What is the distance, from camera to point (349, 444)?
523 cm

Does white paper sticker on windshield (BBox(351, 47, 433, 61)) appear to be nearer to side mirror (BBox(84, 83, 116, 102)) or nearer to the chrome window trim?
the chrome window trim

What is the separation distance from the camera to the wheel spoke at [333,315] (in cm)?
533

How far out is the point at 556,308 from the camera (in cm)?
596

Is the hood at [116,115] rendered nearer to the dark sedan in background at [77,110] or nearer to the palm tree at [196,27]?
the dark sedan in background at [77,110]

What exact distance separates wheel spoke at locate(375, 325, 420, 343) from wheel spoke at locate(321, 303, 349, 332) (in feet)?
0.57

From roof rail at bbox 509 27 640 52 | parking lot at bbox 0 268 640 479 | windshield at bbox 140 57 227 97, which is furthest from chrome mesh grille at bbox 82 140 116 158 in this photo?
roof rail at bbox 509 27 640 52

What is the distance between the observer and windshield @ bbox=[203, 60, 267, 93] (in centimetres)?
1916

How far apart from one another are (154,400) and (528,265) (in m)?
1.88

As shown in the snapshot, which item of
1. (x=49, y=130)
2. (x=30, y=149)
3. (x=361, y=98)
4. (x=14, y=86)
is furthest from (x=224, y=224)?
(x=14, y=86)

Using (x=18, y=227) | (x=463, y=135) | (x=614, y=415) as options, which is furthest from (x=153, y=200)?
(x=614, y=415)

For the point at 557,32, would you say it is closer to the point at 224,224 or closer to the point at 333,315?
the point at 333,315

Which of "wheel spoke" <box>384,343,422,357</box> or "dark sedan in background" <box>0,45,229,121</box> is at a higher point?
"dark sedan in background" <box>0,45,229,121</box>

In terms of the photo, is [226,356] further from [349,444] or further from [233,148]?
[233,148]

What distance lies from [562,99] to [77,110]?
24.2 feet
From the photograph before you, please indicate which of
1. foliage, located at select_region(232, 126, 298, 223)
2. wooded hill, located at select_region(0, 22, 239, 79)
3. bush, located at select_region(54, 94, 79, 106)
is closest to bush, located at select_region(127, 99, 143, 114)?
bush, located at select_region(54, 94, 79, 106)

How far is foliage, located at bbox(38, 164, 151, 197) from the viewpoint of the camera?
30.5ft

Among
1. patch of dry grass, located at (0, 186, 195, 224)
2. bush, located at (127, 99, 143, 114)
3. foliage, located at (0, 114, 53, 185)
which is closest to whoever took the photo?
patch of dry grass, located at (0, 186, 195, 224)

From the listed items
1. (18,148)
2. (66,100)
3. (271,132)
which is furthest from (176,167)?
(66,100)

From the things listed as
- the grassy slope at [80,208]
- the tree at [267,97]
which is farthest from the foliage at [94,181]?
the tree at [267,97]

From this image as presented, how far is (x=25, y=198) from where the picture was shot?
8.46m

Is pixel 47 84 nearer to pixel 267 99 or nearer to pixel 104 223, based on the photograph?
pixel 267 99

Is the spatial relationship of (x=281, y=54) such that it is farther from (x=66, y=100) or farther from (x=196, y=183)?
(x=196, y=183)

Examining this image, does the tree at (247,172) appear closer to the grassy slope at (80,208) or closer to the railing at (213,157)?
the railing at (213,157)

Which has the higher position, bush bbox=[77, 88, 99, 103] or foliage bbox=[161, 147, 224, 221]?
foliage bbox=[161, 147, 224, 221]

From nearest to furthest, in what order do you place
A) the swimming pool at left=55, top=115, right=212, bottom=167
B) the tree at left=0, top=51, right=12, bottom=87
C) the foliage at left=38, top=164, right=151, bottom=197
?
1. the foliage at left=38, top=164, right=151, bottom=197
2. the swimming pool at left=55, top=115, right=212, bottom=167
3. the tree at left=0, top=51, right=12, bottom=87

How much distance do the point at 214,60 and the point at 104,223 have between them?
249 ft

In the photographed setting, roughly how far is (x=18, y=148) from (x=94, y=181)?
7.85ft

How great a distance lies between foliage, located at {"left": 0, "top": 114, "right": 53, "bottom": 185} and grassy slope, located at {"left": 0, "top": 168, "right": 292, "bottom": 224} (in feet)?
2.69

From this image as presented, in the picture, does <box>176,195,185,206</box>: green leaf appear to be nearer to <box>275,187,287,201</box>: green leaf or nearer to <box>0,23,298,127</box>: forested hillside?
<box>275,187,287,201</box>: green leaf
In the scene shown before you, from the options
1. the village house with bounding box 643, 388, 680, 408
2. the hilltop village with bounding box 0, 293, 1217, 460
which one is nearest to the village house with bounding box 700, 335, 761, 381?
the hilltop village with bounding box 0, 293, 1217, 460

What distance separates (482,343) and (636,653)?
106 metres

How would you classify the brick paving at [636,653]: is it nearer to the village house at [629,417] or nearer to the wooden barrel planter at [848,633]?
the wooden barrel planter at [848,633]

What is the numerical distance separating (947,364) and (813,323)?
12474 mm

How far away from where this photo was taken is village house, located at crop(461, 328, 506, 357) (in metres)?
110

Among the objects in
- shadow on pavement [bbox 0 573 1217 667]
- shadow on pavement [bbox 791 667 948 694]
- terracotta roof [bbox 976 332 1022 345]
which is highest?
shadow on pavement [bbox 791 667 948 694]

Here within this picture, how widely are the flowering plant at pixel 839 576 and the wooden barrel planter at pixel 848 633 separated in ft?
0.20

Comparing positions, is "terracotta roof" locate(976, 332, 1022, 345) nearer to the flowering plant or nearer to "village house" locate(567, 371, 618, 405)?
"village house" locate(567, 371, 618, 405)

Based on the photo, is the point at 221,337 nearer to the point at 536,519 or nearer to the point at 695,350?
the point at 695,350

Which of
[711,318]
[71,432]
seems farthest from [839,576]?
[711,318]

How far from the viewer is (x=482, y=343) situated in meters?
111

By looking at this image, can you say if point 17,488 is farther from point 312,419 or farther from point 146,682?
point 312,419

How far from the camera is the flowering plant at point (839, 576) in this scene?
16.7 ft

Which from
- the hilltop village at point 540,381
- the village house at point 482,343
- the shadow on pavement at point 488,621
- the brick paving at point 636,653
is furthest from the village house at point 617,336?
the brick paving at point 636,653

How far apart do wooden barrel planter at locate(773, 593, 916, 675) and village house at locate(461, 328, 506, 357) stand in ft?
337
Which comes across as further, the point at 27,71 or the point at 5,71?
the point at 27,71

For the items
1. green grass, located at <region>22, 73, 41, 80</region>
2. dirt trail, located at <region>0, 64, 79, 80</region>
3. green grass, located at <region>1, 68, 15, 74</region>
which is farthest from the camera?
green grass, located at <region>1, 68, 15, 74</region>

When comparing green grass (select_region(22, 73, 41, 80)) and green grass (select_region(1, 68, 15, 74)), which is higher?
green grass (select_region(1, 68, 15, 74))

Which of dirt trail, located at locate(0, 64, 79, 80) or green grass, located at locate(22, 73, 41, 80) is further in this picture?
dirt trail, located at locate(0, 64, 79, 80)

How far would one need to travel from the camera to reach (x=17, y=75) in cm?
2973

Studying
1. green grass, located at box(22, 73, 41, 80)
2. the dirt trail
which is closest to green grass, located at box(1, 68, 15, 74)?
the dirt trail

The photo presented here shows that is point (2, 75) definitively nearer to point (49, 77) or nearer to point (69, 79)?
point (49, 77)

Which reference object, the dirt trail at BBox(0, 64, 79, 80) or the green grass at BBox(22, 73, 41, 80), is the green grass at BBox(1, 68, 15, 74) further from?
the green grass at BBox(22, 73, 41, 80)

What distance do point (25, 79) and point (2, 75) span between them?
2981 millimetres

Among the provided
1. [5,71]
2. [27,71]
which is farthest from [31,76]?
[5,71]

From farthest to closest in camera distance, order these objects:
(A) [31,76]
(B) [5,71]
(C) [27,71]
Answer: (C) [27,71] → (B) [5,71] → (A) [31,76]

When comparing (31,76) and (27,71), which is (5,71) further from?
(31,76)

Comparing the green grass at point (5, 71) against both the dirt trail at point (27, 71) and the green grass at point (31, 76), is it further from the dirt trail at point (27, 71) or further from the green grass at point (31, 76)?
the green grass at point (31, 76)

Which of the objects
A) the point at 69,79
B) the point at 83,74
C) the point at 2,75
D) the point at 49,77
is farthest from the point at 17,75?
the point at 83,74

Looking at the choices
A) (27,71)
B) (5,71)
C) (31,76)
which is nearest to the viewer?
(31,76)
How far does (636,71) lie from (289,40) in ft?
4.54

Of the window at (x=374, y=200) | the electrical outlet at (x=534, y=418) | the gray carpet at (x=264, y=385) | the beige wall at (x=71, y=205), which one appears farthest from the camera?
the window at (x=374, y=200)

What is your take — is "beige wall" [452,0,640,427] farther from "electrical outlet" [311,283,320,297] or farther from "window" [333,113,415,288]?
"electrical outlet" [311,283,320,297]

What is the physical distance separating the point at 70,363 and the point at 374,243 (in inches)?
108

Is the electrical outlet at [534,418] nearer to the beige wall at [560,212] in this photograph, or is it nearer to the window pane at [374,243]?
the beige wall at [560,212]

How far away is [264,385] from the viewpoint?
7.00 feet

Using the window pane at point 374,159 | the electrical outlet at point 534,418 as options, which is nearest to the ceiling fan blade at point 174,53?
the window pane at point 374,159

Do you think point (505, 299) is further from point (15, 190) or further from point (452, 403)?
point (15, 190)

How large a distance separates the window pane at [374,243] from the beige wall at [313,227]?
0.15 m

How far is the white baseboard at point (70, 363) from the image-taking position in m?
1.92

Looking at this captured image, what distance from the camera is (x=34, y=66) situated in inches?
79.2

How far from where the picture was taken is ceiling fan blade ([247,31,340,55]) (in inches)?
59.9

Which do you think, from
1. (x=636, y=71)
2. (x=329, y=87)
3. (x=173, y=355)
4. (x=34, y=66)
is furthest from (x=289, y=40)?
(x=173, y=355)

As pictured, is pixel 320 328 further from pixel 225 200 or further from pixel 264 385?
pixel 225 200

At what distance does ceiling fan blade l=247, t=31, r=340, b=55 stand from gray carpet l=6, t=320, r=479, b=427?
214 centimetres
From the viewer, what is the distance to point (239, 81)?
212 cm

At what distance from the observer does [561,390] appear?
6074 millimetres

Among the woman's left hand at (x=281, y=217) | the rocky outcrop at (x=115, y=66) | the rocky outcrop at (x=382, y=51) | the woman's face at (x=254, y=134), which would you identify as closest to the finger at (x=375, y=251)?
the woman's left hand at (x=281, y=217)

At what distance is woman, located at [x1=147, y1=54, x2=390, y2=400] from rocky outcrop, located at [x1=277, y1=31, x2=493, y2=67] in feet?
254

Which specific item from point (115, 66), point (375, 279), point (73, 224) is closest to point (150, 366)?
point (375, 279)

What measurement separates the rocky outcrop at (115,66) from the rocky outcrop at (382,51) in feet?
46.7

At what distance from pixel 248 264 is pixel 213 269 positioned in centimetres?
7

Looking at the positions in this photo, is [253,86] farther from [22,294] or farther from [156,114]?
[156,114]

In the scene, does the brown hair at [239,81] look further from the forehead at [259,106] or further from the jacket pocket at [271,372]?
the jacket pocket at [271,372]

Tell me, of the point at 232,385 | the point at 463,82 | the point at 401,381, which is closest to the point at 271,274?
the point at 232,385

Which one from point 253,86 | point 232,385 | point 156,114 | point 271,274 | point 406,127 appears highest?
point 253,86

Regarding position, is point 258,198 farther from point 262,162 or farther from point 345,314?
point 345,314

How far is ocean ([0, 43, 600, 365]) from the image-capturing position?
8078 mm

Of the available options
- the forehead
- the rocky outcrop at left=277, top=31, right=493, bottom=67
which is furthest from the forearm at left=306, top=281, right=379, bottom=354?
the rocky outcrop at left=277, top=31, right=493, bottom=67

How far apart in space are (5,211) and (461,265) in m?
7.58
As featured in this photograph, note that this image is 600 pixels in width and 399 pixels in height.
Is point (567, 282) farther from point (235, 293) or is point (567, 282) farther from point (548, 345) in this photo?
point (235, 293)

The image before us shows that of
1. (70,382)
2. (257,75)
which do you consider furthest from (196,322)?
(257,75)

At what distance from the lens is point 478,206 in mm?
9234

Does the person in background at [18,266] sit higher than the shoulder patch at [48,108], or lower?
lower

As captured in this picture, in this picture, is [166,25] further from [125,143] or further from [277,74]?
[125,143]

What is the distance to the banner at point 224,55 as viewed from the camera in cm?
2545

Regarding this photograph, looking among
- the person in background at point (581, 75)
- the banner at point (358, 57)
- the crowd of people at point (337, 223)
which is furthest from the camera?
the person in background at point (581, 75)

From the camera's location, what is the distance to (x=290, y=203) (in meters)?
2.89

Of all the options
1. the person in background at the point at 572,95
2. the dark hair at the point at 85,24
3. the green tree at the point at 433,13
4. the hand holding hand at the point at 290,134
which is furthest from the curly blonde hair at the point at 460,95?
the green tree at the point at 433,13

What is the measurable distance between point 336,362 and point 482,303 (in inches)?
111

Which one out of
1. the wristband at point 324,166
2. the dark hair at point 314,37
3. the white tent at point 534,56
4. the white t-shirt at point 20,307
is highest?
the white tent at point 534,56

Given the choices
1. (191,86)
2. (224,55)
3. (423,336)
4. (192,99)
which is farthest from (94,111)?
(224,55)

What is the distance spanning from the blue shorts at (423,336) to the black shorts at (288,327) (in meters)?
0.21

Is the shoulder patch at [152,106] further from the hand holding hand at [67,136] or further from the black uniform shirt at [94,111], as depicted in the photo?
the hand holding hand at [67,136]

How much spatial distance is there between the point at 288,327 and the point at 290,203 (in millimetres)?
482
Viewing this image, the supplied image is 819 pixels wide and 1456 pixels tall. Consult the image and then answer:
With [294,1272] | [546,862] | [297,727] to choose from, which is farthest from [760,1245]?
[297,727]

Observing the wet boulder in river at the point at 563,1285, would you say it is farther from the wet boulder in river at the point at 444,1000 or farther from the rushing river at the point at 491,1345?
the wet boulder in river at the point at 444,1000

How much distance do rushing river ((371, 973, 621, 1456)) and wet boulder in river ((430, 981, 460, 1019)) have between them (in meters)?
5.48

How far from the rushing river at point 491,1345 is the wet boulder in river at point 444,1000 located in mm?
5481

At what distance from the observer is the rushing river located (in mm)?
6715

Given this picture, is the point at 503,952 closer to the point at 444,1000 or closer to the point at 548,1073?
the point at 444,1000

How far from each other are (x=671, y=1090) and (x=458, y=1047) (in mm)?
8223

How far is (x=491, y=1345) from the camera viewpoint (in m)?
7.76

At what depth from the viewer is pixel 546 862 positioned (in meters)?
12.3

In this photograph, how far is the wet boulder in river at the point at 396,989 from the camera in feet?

● **YOUR INSTRUCTIONS**
Each line from the one containing "Which one out of" to the end of the records should be echoed exactly, and no other line.

● **RESPONSE**
Which one out of
1. the wristband at point 324,166
2. the dark hair at point 314,37
3. the white tent at point 534,56
4. the white t-shirt at point 20,307
is highest?
the white tent at point 534,56

Given the choices
1. (191,86)
2. (224,55)
3. (423,336)
4. (192,99)
which is farthest from (94,111)?
(224,55)

What is the distance spanning from the blue shorts at (423,336) to the black shorts at (288,327) (in meters)?
0.21

Is the shoulder patch at [152,106] further from the hand holding hand at [67,136] or further from the black uniform shirt at [94,111], as depicted in the photo?
the hand holding hand at [67,136]

How much spatial distance is there between the point at 288,327 and the point at 290,203 (in millimetres)?
482
Viewing this image, the supplied image is 819 pixels wide and 1456 pixels tall. Consult the image and then answer:
With [294,1272] | [546,862] | [297,727] to choose from, which is farthest from [760,1245]?
[297,727]

Observing the wet boulder in river at the point at 563,1285, would you say it is farther from the wet boulder in river at the point at 444,1000 or farther from the rushing river at the point at 491,1345?
the wet boulder in river at the point at 444,1000

How much distance do rushing river ((371, 973, 621, 1456)) and wet boulder in river ((430, 981, 460, 1019)) have between them (in meters)?
5.48

How far from the rushing river at point 491,1345 is the wet boulder in river at point 444,1000 located in mm?
5481

At what distance from the observer is the rushing river located (in mm)?
6715

Given this picture, is the point at 503,952 closer to the point at 444,1000 or closer to the point at 548,1073?
the point at 444,1000

How far from each other are (x=671, y=1090) and (x=458, y=1047) (in mm)?
8223

How far is (x=491, y=1345) from the camera viewpoint (in m)?
7.76

At what depth from the viewer is pixel 546 862 positioned (in meters)?
12.3

In this photograph, how far is the wet boulder in river at the point at 396,989 from the camera in feet?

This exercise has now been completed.